SAMAA | - Posted: May 29, 2020 | Last Updated: 1 month ago
Posted: May 29, 2020 | Last Updated: 1 month ago
Have you seen this documentary on Pakistan’s climate change crisis?

Photo: Screengrab

If you took part in the climate march last year and are concerned about the environment, you might be interested in watching Out of the smog: Pakistan’s plea, a documentary on the country’s climate change crisis by Naveen Rizvi and her team.

When the 27-year-old first heard about the smog in Lahore, Naveen immediately thought of China’s smog or the Great Mmog of London in 1952. But, she didn’t realise that Pakistan had once again made it to the list of the world’s most polluted cities.

“The more I read, the more I realised how much information you needed to know to make sense of the problem—ambient air, AQI, WHO, JICA, etc. I wasn’t sure where to begin. After doing some research, I saw a gap in the internet about Pakistan’s climate change problem,” she wrote on her website.  

Her research eventually led her to two environmental lawyers Sara Hayat and Rafay Alam.  

“I am hopeful for change after witnessing the climate march in Pakistan led by the Climate Action Now and after meeting Rafay Alam, Sarah Hayat and Abid Omar,” she told SAMAA Digital. “There is potential and hope to fix this growing problem which is a public health emergency.”

Talking about smog, Naveen explained that it was a mixture of smoke and fog. She said, “Lahore’s positioning on the map in conjunction with the temperature inversion (a weather phenomenon) means the emitted pollution from factories and brick kilns is trapped.”

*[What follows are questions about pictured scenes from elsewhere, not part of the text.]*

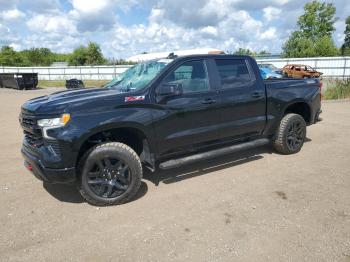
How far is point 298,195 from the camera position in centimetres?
445

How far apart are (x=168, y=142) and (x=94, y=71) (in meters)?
41.2

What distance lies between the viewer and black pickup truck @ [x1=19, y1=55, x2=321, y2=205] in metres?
4.00

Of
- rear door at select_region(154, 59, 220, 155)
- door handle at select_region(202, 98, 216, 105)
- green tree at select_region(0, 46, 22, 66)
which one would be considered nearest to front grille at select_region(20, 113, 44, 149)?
rear door at select_region(154, 59, 220, 155)

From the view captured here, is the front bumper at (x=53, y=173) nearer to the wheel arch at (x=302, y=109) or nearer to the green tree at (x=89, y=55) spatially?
the wheel arch at (x=302, y=109)

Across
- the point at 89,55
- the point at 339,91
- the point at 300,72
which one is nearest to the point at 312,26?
the point at 300,72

She added that the main problem was “our cars and the dirty fuel that we burn. All that pollution is also trapped”. 

Last year, the smog in Lahore was so bad that schools had to close after the AQI reading at the US Consulate read over 600. Imagine the pollution sent Lahore’s children home. “It doesn’t matter how wealthy you are or if you live in a well-protected home, you are still breathing in this filthy air,” she said. “Pakistan is very vulnerable to climate change, and smog is a growing problem that we can’t ignore. Air pollution is deadly, and as a nation, we need to change our lifestyles.”